Democratic lawmakers, environmentalists and even liberal presidential candidates have backed federal prosecution of Exxon. Democrats have also called for federal prosecution of companies and advocacy groups skeptical of global warming. Supporters of prosecution argue these groups are acting like the tobacco industry by spreading misinformation about climate science.

“So that’s one of the reasons I hope that we get another lawsuit out of the Department of Justice, like the one they brought against the tobacco industry that showed that the whole fraudulent scam was a racketeering enterprise, held them accountable for it,” Whitehouse said.

New York’s AG says Peabody conducted internal studies and provided “one-sided” descriptions of publically-available reports on how regulations could impact global coal demand. The AG’s office says Peabody only included “current policies” scenarios in its Securities and Exchange Commission (SEC) filings. The company argued it could not predict what governments would do in the future.

“In doing so, Peabody failed to disclose the [International Energy Agency’s (IEA)] other two scenarios, which are much less favorable projections of world coal demand by the IEA,” the AG’s office said.

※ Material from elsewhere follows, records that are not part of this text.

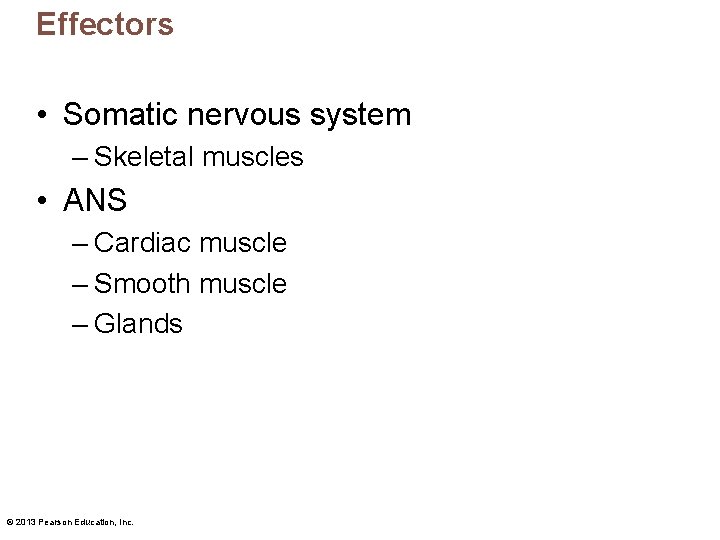 Effectors

• Somatic nervous system
– Skeletal muscles

• ANS
– Cardiac muscle
– Smooth muscle
– Glands

© 2013 Pearson Education, Inc.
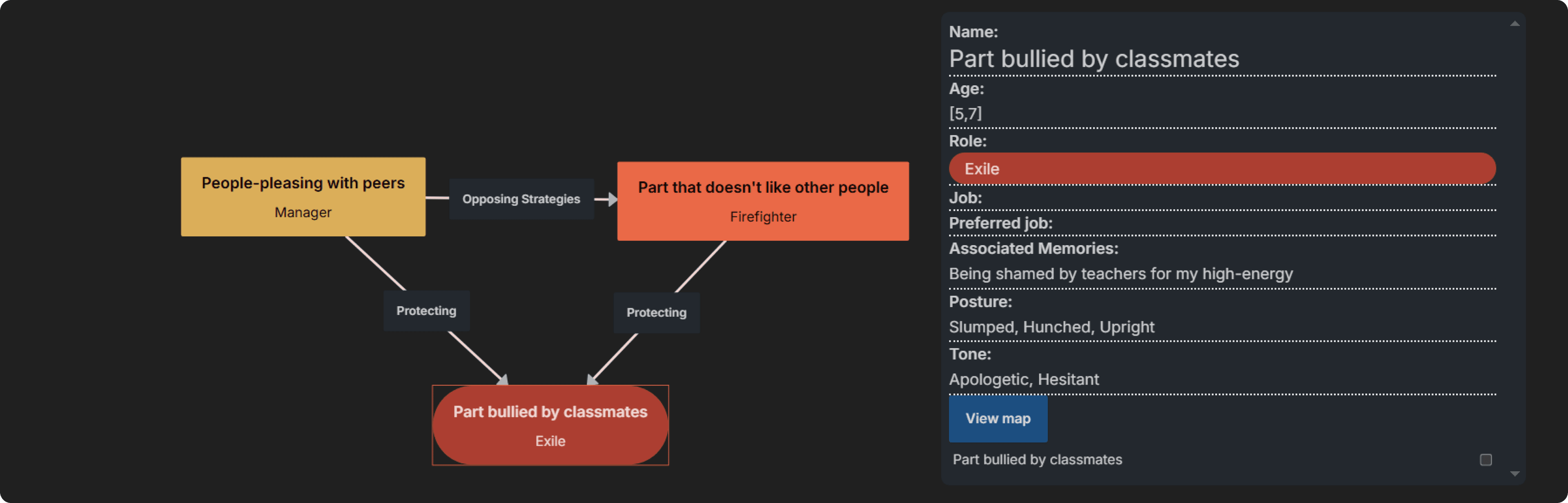 People-pleasing with peers
Manager

Opposing Strategies

Part that doesn't like other people
Firefighter

Protecting

Protecting

Part bullied by classmates
Exile

Name:
Part bullied by classmates
Age:
[5,7]
Role:
Exile
Job:
Preferred job:
Associated Memories:
Being shamed by teachers for my high-energy
Posture:
Slumped, Hunched, Upright
Tone:
Apologetic, Hesitant
View map
Part bullied by classmates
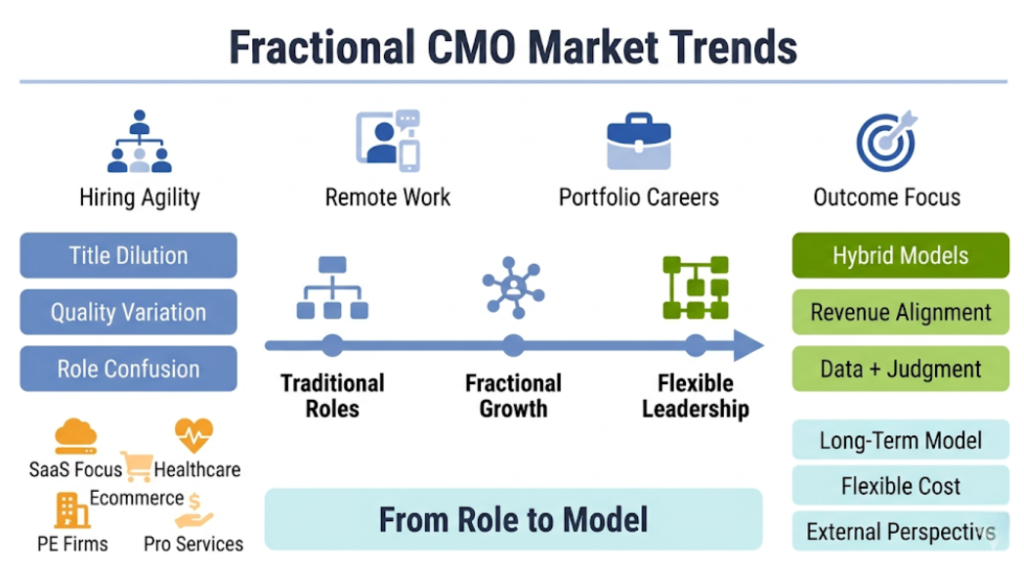 Fractional CMO Market Trends

Hiring Agility

Remote Work

Portfolio Careers

Outcome Focus

Title Dilution

Quality Variation

Role Confusion

Traditional Roles

Fractional Growth

Flexible Leadership

Hybrid Models

Revenue Alignment

Data + Judgment

SaaS Focus

Healthcare

Ecommerce

PE Firms

Pro Services

From Role to Model

Long-Term Model

Flexible Cost

External Perspectivs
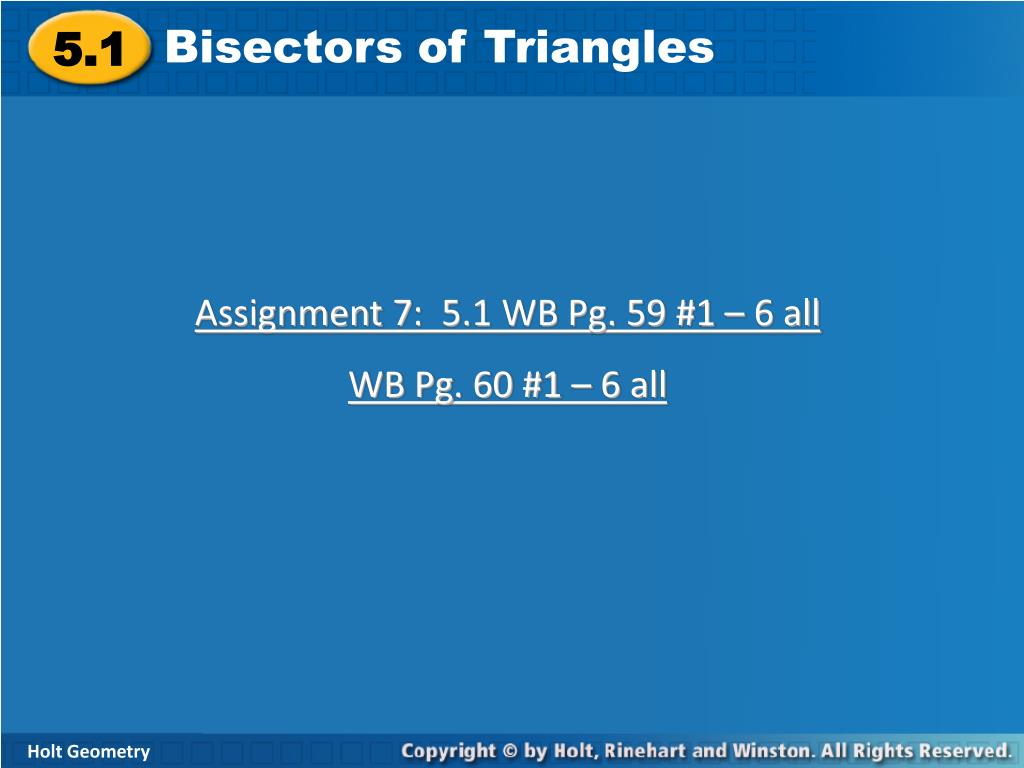 5.1 Bisectors of Triangles

Assignment 7: 5.1 WB Pg. 59 #1 – 6 all

WB Pg. 60 #1 – 6 all

Holt Geometry

Copyright © by Holt, Rinehart and Winston. All Rights Reserved.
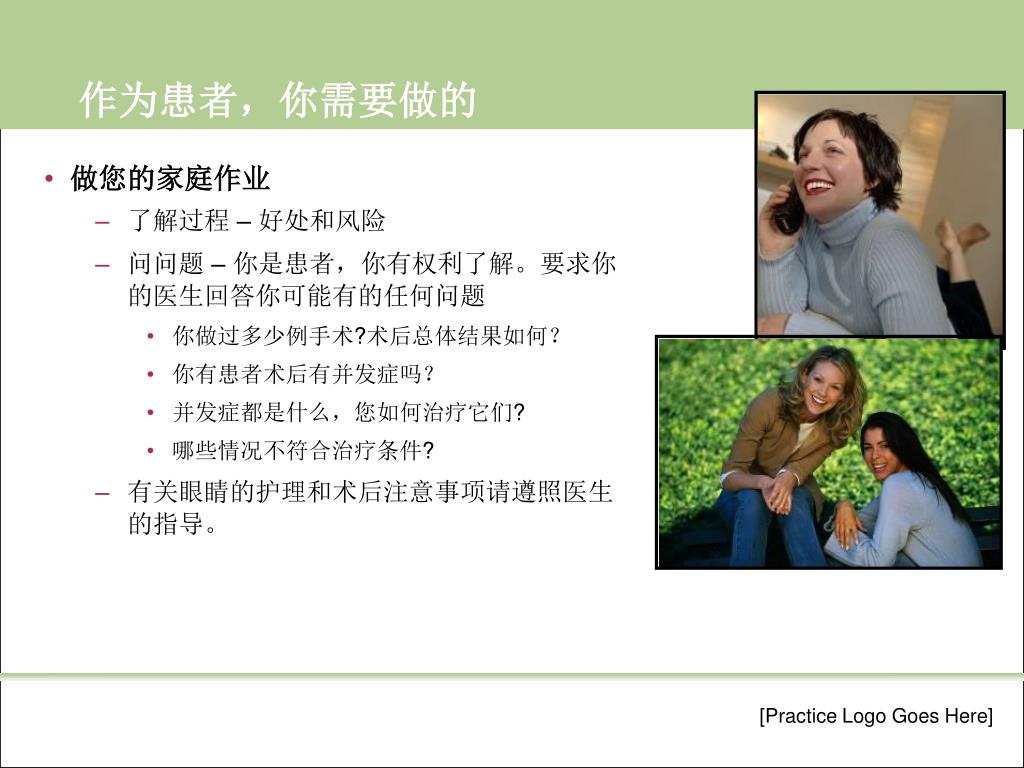 作为患者，你需要做的

• 做您的家庭作业
– 了解过程 – 好处和风险
– 问问题 – 你是患者，你有权利了解。要求你的医生回答你可能有的任何问题
• 你做过多少例手术?术后总体结果如何？
• 你有患者术后有并发症吗？
• 并发症都是什么，您如何治疗它们?
• 哪些情况不符合治疗条件?
– 有关眼睛的护理和术后注意事项请遵照医生的指导。

[Practice Logo Goes Here]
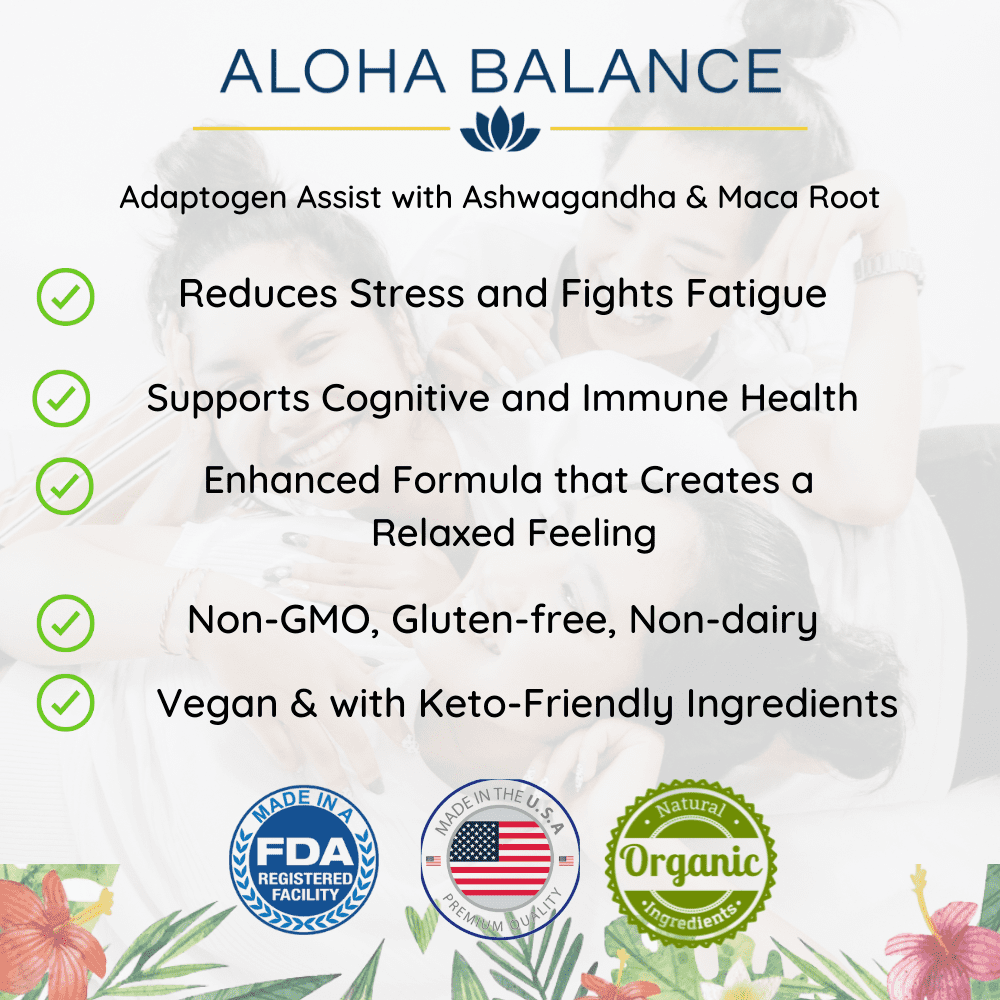 ALOHA BALANCE

Adaptogen Assist with Ashwagandha & Maca Root

Reduces Stress and Fights Fatigue

Supports Cognitive and Immune Health

Enhanced Formula that Creates a Relaxed Feeling

Non-GMO, Gluten-free, Non-dairy

Vegan & with Keto-Friendly Ingredients

MADE IN A FDA REGISTERED FACILITY

MADE IN THE U.S.A PREMIUM QUALITY

Natural Organic Ingredients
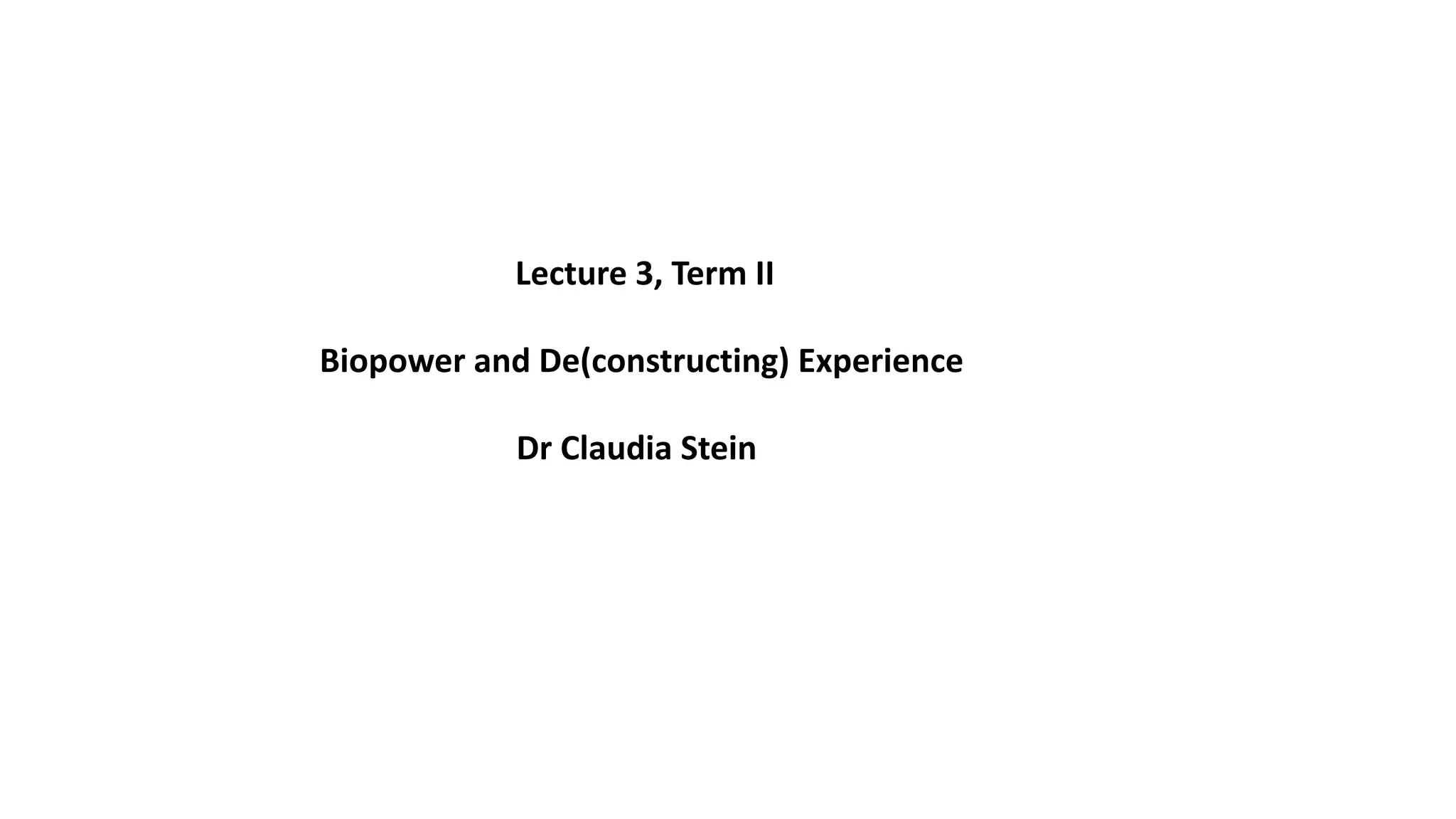 Lecture 3, Term II

Biopower and De(constructing) Experience

Dr Claudia Stein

But were investors really being misled by Peabody’s findings? In the past few years, a plethora of publicly available reports on future coal demand have come out detailing how government policies in the U.S., China and other countries could impact coal use.

Peabody’s stock price has been tumbling for years. The company’s stock peaked in April 2011 at about $1,090 before slowly tumbling to $15.33 Monday. Over the last 5 years, the company’s stock has lost nearly 99 percent of its value.

Investors have clearly been skeptical of coal’s prospects for years as regulations have contributed to a massive fuel switch in the U.S. from coal to global warming.

As part of Peabody’s settlement with the AG, the company “will file revised shareholder disclosures… that accurately and objectively represent these risks to investors and the public,” according to the AG’s office.